On the front-end, I would load this relationship and display the avatar with user.avatar_cloud_file.download_url
defmodule RL.CloudFile do
use Ecto.Schema
import Ecto.Changeset
@timestamps_opts type: :utc_datetime_usec
schema "cloud_files" do
field :content_type, :string
field :content_hash, :string
field :size, :string
field :filename, :string
field :external_url, :string
field :height, :integer
field :is_uploaded, :boolean, default: false
field :token, :string
field :width, :integer
timestamps()
end
@doc false
def changeset(cloud_file, params) do
cloud_file
|> cast(params, __schema__(:fields) -- [:id])
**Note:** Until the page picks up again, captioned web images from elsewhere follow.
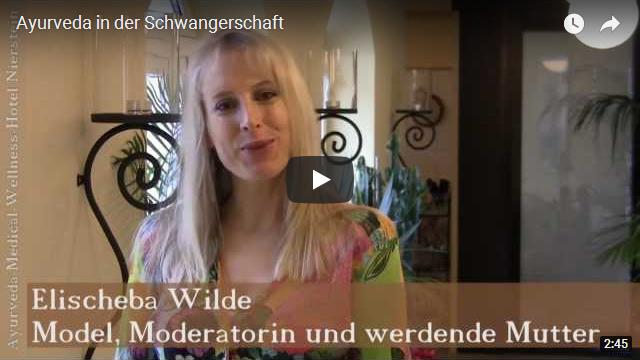Elischeba Wilde - Ayurveda in der Schwangerschaft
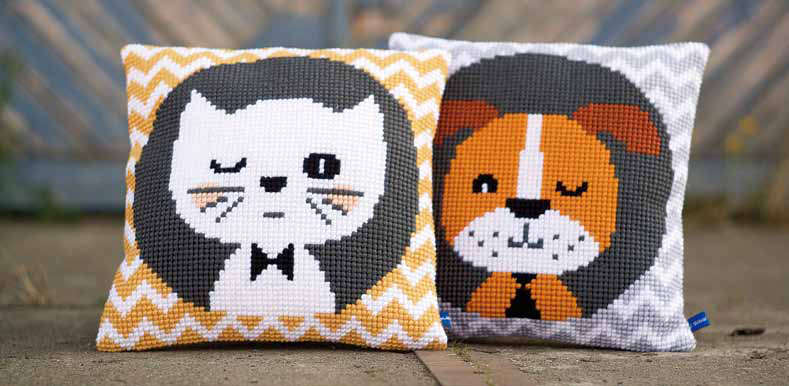 Winking Cat Cushion Cover Kit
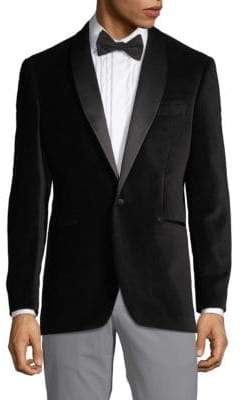 Saks Fifth Avenue Shawl Lapel Velvet Dinner Jacket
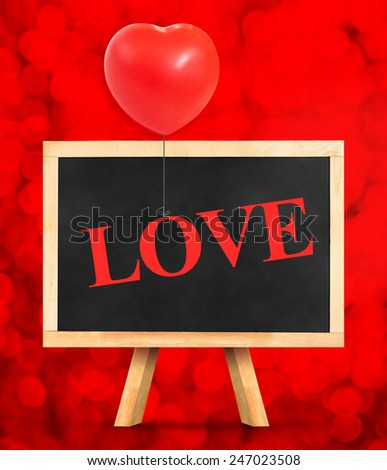 Blackboard with Happy Valentines Day word at red bokeh light background,Love concept - stock photo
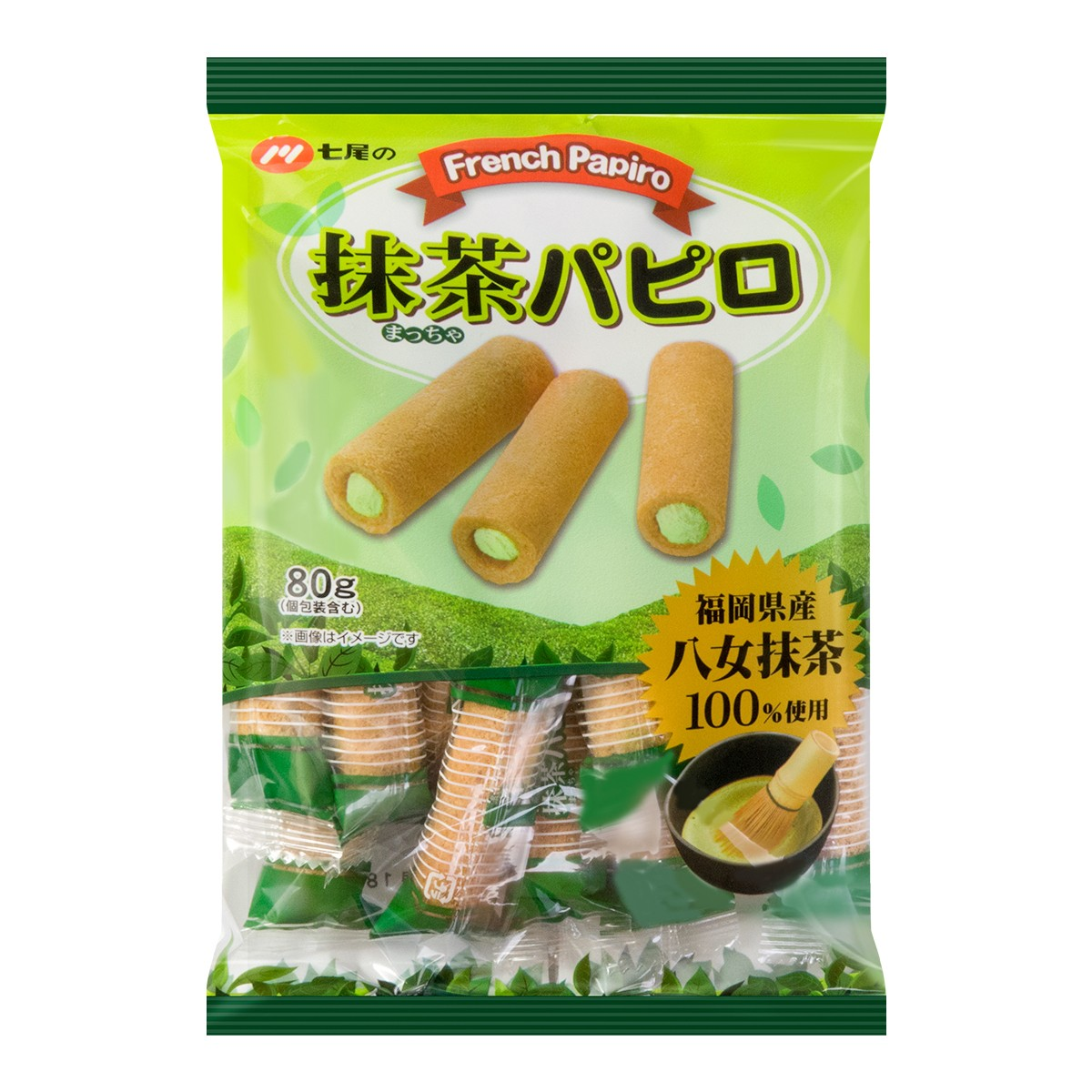 日本七尾制果 宇治抹茶夹心卷 80g
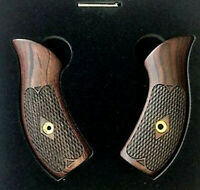 J Frame Grips fits many Smith Wesson S&W ROSEWOOD 38/357 IMOP
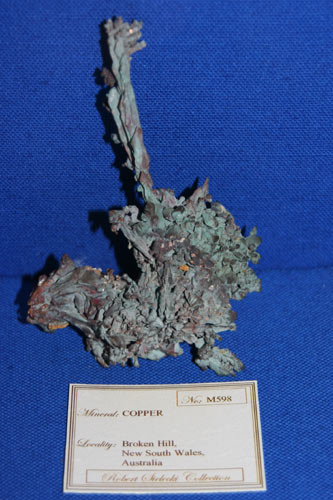 Native Copper Broken Hill
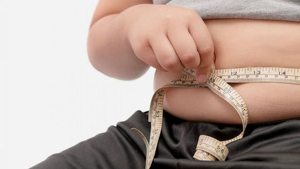 Empieza a ser una preocupación el sobrepeso en adolescentes y pequeños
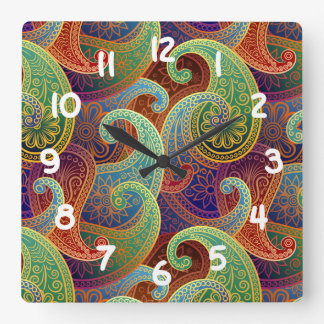 Bohemian Paisley Timeless Pattern Wall Clocks
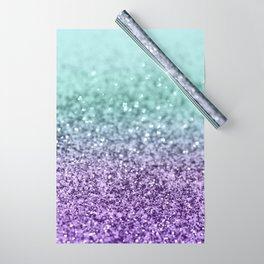 Mermaid Girls Glitter #9 #shiny #decor #art #society6 Wrapping Paper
|> Utils.Changeset.set_default(:token, :uuid)
|> validate_required([
:token,
:filename,
:content_type
])
|> unique_constraint(:token)
end
def create(params) do
struct(RL.CloudFile)
|> RL.CloudFile.changeset(params)
|> RL.Repo.insert()
end
def storage_bucket, do: "#{Util.config(:prefix)}-cloud-files"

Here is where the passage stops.